## TO DO
1. Answer these from the hydrogen-atom thread:
(a) What energy value, in eV, appears in parentheses in the first post?
(b) According to the post by etotheipi, the energy E_n = -13.6 eV/n² is the sum of which two terms?
(c) Which effect does the first post compare knocking the electron away to?
2. Please write what comes next in the hydrogen-atom thread, starting after its final sentence.

This is going over my head. My question is this: The electron is bound to the proton nucleus by potential energy, Why can't you just consider the energy of the photon and solve for r and n? If the energy (2.28 eV) equals Ke, why can't it knock the electron away, like with the photoelectric effect?

 

[etotheipi]

I am trying to understand your reminder to OP "to account for the kinetic energy that the system already has."

I try to remind that the energy $E_n = \frac{-13.6 \text{eV}}{n^2}$ is the sum of a potential and a kinetic term, since from what I could tell OP had tried to "re-derive it" but had considered only the potential energy of interaction.

 

[kuruman]

Why can't you just consider the energy of the photon and solve for r and n? If the energy (2.28 eV) equals Ke, why can't it knock the electron away, like with the photoelectric effect?

## COLLECTED DATA
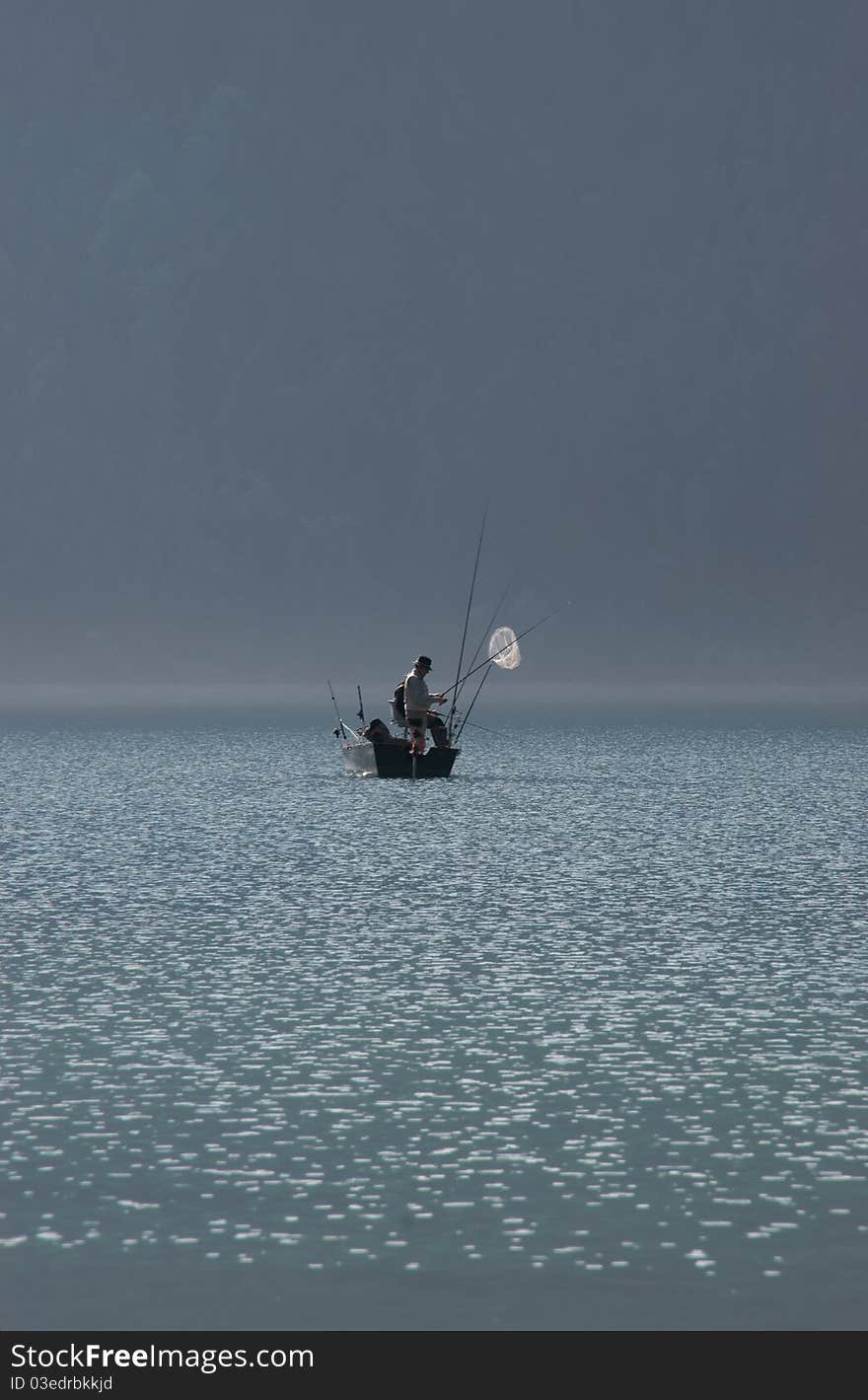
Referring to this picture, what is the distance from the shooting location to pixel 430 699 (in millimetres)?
68250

## OUTPUTS
1.
(a) 2.28 eV
(b) A potential term and a kinetic term
(c) The photoelectric effect

2.
You can compare it to the photoelectric effect except that the equivalent of the work function is not the potential energy but the energy required to promote the electron from being in a bound state (that means $n$ is a finite integer) to the continuum (that means that $n$ is infinite). In other words, the energy price you have to pay in order to liberate the captive electron. As @etotheipi clarified, it is the total energy of the system not just the potential energy.

 

[kuruman]

I try to remind that the energy $E_n = \frac{-13.6 \text{eV}}{n^2}$ is the sum of a potential and a kinetic term, since from what I could tell OP had tried to "re-derive it" but had considered only the potential energy of interaction.

Yes, I see now what you were trying to do. Thanks for clarifying. I responded to OP accordingly.

 

[jjson775]

You can compare it to the photoelectric effect except that the equivalent of the work function is not the potential energy but the energy required to promote the electron from being in a bound state (that means $n$ is a finite integer) to the continuum (that means that $n$ is infinite). In other words, the energy price you have to pay in order to liberate the captive electron. As @etotheipi clarified, it is the total energy of the system not just the potential energy.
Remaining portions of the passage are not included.